> [READING PASSAGE]:
Start of Block
# Portola Trial



## Karen McCullah (Feb 28, 2007)

Any news, callbacks, tests, anything?


----------



## Lynn Moore (May 30, 2005)

Amateur had 3 scratches, # 10, 21, and 27 then lost in the first triple #1 Nellie, Karen Young, #19 Smoke, Verne Cooney, #25 Lucy, Pat DeNardo, #32 keeper, Don Graves, #34 Dakota, Gary Zellner and #40 Missy Bell, Blue. So 35 back to land blind, will post up callbacks later. Hot and very smokey today from the California fires that are Everywhere......
Open just finishing up, Q finishing right now. Will post asap.
Open was a wide open triple with a very long (350) up the gut.
LM


----------



## Lynn Moore (May 30, 2005)

Arleen, Congratulations!!!!!! Q results!
First #30 Patopea with rebel
Second #5 Bill Valladon Boom
Third #16 Geoge Darrow Belle
fourth #19 Richard Ellis gunner
RJ #26 Steve Kompf Dyna

JAMs #11, 13, 21, 23, 24, 29


----------



## Lynn Moore (May 30, 2005)

Open callbacks after first:
1
2
5
6
7
9
10
11
12
13
16
17
18
21
24
25
26
30
33
35
36
37
38
42
44
46
49
51
52
54
58
59 
60
61
62
65
66
67
69
71
72
sorry about not doing names, 
Lynn


----------



## Klamath Hunting Gold (Nov 12, 2005)

Thanks for taking the time to keep us updated!


----------



## Lynn Moore (May 30, 2005)

Amateur to third series:
Zip, JJ
Eddie, Don Graves
Saber, Chris Hatch
Cutter, Rob Reuter
Pow, JJ 
Butch, Richard Cordell
River, wendy pennington
Three, Glenn Gulvin
Lulu, Meg Beck
Pirate, Gary Zellner
Louie, Robin Gulvin
Britt, bruce Mullis
Brook, Michael Moore
Poncho, Mary Ahlgren
Slick, Robin Gulvin
Reagan, Michael Moore
Hoppy, Mark Johnson
Otter, Carl Cook
Bug, Karen Young
Star, fred Warf
Gypsy, Missy Bell
Tiny, Joe Bietler
Neon, Jim Gerhold
Julia, Mary Ahlgren
Rascal, Ray Goodrich
Trapper, Past Nicholls
Boom, Bill Valladon
Telli, Mary Ahlgren
Ryker, Pat Nicholls
Primer, Julie Cole


----------



## VickyM (Oct 19, 2007)
End of Block
> [RECORD SET]:
Start of Block
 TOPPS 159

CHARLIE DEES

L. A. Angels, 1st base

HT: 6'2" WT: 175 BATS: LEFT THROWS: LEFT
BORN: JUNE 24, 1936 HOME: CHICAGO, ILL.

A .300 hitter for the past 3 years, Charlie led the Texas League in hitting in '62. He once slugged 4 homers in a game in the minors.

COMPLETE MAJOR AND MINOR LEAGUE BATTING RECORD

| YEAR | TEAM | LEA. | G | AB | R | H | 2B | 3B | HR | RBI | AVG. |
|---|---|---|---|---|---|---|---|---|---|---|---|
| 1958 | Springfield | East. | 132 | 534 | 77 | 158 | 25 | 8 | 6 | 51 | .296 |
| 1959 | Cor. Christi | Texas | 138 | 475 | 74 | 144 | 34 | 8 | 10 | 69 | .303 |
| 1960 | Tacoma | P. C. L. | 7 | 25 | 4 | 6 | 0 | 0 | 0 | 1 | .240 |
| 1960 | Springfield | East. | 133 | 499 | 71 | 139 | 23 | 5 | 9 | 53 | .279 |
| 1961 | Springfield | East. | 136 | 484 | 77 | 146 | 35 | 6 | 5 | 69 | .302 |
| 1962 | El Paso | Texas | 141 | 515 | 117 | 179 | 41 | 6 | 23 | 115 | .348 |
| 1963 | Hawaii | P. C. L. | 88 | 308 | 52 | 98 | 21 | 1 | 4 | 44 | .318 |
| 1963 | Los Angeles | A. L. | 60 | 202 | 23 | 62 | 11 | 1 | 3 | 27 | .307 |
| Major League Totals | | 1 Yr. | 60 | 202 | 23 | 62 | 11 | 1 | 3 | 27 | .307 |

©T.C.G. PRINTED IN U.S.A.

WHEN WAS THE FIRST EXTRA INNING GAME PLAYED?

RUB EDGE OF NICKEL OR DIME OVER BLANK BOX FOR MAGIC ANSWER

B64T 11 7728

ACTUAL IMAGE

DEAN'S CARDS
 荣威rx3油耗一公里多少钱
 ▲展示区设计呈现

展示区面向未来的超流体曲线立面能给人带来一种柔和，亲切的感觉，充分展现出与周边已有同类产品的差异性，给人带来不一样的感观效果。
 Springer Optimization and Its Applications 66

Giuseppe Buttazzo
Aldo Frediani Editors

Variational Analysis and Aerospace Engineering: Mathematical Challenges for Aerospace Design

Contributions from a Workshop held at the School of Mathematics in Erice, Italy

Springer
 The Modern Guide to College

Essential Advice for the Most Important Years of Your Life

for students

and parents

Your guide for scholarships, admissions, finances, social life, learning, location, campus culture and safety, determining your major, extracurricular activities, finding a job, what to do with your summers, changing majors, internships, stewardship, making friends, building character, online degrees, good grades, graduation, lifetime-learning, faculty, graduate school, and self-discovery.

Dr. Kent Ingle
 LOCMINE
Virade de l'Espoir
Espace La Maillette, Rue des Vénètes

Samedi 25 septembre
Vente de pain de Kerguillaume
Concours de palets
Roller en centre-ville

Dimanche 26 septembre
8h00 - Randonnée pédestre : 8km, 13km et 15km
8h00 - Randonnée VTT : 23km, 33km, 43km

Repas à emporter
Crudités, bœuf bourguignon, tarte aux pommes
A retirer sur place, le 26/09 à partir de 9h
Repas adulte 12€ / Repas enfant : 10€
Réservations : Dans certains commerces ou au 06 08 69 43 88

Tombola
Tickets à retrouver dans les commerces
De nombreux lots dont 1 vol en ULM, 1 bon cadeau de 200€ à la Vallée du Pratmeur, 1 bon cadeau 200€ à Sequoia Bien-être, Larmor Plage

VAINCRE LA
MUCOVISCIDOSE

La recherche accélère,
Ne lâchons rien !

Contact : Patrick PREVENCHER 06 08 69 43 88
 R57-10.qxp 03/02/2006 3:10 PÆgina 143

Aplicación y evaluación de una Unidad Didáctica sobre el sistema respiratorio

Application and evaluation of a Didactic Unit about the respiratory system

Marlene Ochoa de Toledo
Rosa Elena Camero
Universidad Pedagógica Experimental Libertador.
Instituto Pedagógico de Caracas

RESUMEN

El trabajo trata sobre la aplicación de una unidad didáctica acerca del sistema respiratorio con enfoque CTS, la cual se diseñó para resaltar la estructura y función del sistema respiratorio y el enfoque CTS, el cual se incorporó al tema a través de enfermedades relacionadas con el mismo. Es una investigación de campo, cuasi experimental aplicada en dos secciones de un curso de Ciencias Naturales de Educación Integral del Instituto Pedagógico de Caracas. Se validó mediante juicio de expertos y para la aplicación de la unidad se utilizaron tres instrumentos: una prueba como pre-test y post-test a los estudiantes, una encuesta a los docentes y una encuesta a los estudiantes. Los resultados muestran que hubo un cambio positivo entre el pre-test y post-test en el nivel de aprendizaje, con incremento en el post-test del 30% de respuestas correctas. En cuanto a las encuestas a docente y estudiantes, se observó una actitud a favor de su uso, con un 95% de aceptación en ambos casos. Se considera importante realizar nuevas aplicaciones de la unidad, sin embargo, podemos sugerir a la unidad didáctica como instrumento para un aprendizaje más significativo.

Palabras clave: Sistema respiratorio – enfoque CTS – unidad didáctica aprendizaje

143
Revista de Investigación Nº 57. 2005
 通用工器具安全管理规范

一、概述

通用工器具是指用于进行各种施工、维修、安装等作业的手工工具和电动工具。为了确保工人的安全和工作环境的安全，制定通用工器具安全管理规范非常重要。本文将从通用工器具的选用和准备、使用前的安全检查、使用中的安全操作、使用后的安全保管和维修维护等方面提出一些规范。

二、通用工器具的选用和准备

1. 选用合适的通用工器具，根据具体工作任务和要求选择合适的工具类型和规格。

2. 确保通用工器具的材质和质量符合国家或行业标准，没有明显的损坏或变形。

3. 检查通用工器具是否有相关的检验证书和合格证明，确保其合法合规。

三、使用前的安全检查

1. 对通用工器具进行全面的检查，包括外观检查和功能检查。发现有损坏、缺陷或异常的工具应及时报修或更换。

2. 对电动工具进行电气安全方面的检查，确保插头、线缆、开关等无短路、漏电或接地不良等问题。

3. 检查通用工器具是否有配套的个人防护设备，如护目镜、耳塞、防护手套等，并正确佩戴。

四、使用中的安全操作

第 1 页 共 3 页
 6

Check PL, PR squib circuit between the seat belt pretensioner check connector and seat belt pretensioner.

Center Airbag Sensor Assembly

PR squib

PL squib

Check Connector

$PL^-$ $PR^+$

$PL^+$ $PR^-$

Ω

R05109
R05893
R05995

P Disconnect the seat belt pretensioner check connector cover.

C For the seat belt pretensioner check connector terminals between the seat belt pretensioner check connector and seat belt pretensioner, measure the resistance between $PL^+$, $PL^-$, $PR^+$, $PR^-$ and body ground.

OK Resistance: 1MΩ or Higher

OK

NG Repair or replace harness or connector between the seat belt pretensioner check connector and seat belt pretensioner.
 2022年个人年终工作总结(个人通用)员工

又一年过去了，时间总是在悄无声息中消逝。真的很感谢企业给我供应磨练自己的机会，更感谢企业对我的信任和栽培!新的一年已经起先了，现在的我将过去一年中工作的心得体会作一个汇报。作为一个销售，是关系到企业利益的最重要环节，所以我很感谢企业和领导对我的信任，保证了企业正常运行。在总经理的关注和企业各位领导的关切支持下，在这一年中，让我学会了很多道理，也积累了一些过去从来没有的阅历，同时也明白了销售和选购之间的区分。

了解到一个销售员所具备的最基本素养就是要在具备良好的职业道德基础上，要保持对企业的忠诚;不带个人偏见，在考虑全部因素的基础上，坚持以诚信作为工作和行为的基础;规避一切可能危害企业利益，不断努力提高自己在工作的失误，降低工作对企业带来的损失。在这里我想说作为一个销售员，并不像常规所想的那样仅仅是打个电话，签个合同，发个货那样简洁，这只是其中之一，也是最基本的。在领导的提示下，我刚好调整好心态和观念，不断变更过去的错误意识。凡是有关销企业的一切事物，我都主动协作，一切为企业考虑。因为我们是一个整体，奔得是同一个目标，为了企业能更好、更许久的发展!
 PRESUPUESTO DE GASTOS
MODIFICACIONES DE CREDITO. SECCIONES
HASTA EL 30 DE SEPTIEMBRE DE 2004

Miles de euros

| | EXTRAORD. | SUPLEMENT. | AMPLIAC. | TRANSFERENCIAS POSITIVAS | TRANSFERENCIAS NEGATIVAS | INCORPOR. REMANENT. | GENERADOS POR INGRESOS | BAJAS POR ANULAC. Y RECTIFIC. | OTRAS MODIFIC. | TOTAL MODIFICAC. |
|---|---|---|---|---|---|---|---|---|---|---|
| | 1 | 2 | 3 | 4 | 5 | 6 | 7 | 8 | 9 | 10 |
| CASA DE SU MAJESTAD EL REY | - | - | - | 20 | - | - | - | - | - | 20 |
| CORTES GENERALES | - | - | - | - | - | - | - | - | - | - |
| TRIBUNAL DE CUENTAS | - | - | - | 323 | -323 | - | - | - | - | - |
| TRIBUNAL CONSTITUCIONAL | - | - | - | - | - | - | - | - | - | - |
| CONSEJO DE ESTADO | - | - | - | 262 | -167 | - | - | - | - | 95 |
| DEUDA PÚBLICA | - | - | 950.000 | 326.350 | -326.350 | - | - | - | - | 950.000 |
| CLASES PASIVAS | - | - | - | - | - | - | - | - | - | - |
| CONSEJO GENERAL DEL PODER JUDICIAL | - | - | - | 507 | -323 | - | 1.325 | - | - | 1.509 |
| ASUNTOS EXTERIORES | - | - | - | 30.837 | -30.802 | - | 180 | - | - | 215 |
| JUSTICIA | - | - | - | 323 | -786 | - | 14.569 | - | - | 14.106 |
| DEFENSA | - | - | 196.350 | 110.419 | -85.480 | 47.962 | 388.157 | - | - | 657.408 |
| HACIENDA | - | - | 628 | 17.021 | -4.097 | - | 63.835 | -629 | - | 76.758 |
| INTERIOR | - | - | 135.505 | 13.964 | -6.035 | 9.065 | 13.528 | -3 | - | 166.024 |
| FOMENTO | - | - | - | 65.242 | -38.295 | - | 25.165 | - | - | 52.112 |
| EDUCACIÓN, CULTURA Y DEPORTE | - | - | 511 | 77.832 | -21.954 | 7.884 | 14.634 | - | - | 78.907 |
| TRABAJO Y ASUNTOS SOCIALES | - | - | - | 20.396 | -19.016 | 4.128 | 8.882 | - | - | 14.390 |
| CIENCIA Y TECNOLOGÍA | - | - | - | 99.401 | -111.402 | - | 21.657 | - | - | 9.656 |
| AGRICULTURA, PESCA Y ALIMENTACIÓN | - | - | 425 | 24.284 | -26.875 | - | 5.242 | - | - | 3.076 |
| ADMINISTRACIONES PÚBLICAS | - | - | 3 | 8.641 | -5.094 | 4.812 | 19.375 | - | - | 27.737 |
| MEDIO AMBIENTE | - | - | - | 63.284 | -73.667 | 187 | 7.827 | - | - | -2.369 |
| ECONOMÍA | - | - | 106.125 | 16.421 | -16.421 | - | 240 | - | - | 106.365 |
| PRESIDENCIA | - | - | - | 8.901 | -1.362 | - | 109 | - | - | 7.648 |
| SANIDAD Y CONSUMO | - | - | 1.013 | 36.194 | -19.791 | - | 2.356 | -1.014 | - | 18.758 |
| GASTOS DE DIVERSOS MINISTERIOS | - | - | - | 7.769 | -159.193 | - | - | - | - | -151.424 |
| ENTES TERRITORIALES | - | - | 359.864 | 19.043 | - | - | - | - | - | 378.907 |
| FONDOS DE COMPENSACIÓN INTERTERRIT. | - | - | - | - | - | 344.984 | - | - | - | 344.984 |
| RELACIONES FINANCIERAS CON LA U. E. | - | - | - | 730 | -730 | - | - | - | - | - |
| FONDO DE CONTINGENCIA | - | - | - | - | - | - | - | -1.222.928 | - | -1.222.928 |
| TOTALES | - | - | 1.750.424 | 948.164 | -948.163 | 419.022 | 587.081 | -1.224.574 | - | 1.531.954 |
End of Block
> [WORK TASK]: Pick up the Portola Trial forum thread above from its last line and carry it forward.

> [TASK RESPONSE]:
Help! Does anyone know where a running order is posted for the Open? Since it's a non-EE event, I can't find the numbers for our dogs. Or if someone can tell me the numbers for Millforge on a Roll (Lucky) and World Famous Magical Mischief (Magic), I'd sure appreciate it! Thanks!


----------



## Howard N (Jan 3, 2003)

VickyM said:


> Help! Does anyone know where a running order is posted for the Open? Since it's a non-EE event, I can't find the numbers for our dogs. Or if someone can tell me the numbers for Millforge on a Roll (Lucky) and World Famous Magical Mischief (Magic), I'd sure appreciate it! Thanks!


The other entry service is doing this trial.

https://www.rftentry.com/pub/events/detail/ViewDrawForStake.cfm?eventID=95


----------



## VickyM (Oct 19, 2007)

Thanks, Howard. I should have known that... sheesh...


----------



## Lynn Moore (May 30, 2005)

Amateur results:
1st Telli, Mary Ahlgren
2nd Gypsy, Steve Kompf
3rd Cutter, Rob Reuter
4th River, Wendy Pennington
RJ Primer, Julie Cole
Jam Brook, Michael Moore


also, Lucky out, Magic still in.....will post last series callbacks later


----------



## Tim Lawrence (Feb 18, 2008)

Congrats to the Hornby's.


----------



## Troopers Mom (Nov 19, 2005)

Tule Brown Dog said:


> Congrats to the Hornby's.


Tim, thank you. What a shock!! That was only his 3rd Qual. He just finished running Derby at the end of March. He now has a 4th and a 1st. 

Arleen


----------



## Karen McCullah (Feb 28, 2007)

Woohoo! Go Boom and Dad!!

thanks for the posting Lynn


----------



## Lynn Moore (May 30, 2005)

Callbacks to 4th series of Open:
Rosa: Luann Pleasant
Latte: Luann P.
Raven: Billy Sargenti
Pike: Billy S.
Tiny: Joe Beitler
Magic: Billy S.
Dee: Luann P.
Kelly: Gary Zellner
Cannon: Billy S.
Pirate: Gary Zellner
Brook: Michael Moore
Dolly: Billy S.


----------



## Guest (Jul 20, 2008)

Troopers Mom said:


> Tim, thank you. What a shock!! That was only his 3rd Qual. He just finished running Derby at the end of March. He now has a 4th and a 1st.
> 
> Arleen


I told you he was looking good in training, Arleen! Congratulations!


----------



## To Train (May 15, 2005)

Melanie Foster said:


> I told you he was looking good in training, Arleen! Congratulations!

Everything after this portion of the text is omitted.